Hi @Syquel , It seems there is question unanswered in original discussion, could you continue discussion there before opening a issue. If there is a consensus in discussion that this is a bug, then please feel free to re-open.

Syquel commented 1 year ago

I converted the discussion to an issue because I am sure that this behavior is not intended.

I don't see any relevant open questions in the discussion only one which asked something which I extensively described at the beginning of the discussion.

flouthoc commented 1 year ago

@Syquel Sure we can reopen this issue, i saw this question un-answered https://github.com/containers/buildah/discussions/5053#discussioncomment-7047374

github-actions[bot] commented 1 year ago

A friendly reminder that this issue had no activity for 30 days.

Syquel commented 8 months ago

Had some time to dig further through the source code.

Buildah calls unshare.MaybeReexecUsingUserNamespace(true):
https://github.com/containers/buildah/blob/540a73296f945aacbfaed40fa98e2fe86c7e52ac/cmd/buildah/unshare.go#L106C10-L106C39

This method is defined in containers/storage:
https://github.com/containers/storage/blob/91725e06f6f8eb4d1115fba7348c2e9b03874225/pkg/unshare/unshare_linux.go#L475

Re-exec and appending of -in-a-user-namespace to the command name occur here:
https://github.com/containers/storage/blob/91725e06f6f8eb4d1115fba7348c2e9b03874225/pkg/unshare/unshare_linux.go#L549

There are only two points where this method returns without re-execing the current executable:

  1. In case we are already root (os.Geteuid() == 0) and the UID in the parent user namespace is not root (GetRootlessUID() > 0).
    Here we don't return because I was already root in the parent namespace in the podman container (just without the necessary capabilities like CAP_SYS_ADMIN).
    https://github.com/containers/storage/blob/91725e06f6f8eb4d1115fba7348c2e9b03874225/pkg/unshare/unshare_linux.go#L477-L479
  2. In case we are already root (uidNum == 0), the evenForRoot flag is not set and we have the capability CAP_SYS_ADMIN.
    Here we don't return because Buildah explicitly sets the evenForRoot flag to true, when calling unshare.MaybeReexecUsingUserNamespace(true).
    https://github.com/containers/storage/blob/91725e06f6f8eb4d1115fba7348c2e9b03874225/pkg/unshare/unshare_linux.go#L531-L533

So the issue seems to be that there is a recursive loop of buildah unshare calling unshare.MaybeReexecUsingUserNamespace(true) calling buildah unshare again without any applicable terminating condition.
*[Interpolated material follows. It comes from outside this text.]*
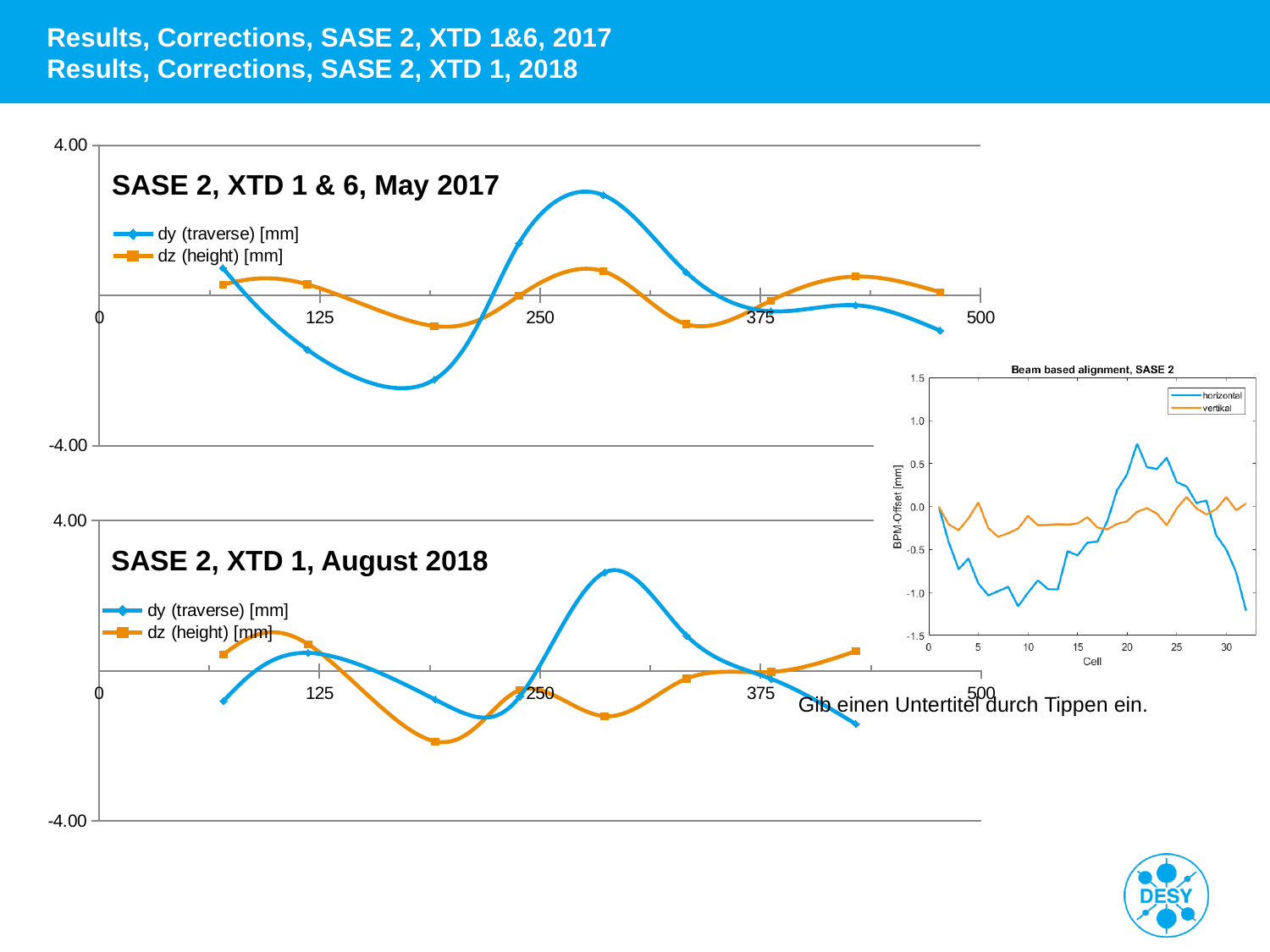
In the 'SASE 2, XTD 1, August 2018' chart, is the dz (height) value at x = 250 greater or less than 0? less How many series does the legend of the 'SASE 2, XTD 1, August 2018' chart list? 2 In the 'SASE 2, XTD 1 & 6, May 2017' chart, is the peak of the dy (traverse) series greater or less than 4.00? less What is the title of the small chart on the right of the slide? Beam based alignment, SASE 2 In the 'SASE 2, XTD 1 & 6, May 2017' chart, is the dy (traverse) value at x = 125 greater or less than 0? less What kind of chart is the 'SASE 2, XTD 1 & 6, May 2017' chart? line chart In the 'SASE 2, XTD 1 & 6, May 2017' chart, which series is drawn in orange? dz (height) [mm] In the 'SASE 2, XTD 1 & 6, May 2017' chart, which series reaches the lowest value? dy (traverse) [mm] How many series does the legend of the 'SASE 2, XTD 1 & 6, May 2017' chart list? 2 In the 'SASE 2, XTD 1 & 6, May 2017' chart, which series reaches the highest value? dy (traverse) [mm] In the 'SASE 2, XTD 1, August 2018' chart, which series reaches the highest value? dy (traverse) [mm]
I am not sure what the correct fix would be but I see the following possibilities:

  1. Buildah should not set the evenForRoot flag unconditionally, but based on the result of unshare.isRootless():
    https://github.com/containers/storage/blob/91725e06f6f8eb4d1115fba7348c2e9b03874225/pkg/unshare/unshare_linux.go#L409
  2. Buildah should check the environment variable _CONTAINERS_USERNS_CONFIGURED:
    https://github.com/containers/storage/blob/main/pkg/unshare/unshare_linux.go#L386
  3. containers/storage should check the environment variable _CONTAINERS_USERNS_CONFIGURED in unshare.MaybeReexecUsingUserNamespace(bool):
    https://github.com/containers/storage/blob/91725e06f6f8eb4d1115fba7348c2e9b03874225/pkg/unshare/unshare_linux.go#L477-L479

The third option seems to be the most clean solution, but I have no idea whether that would impact other use cases.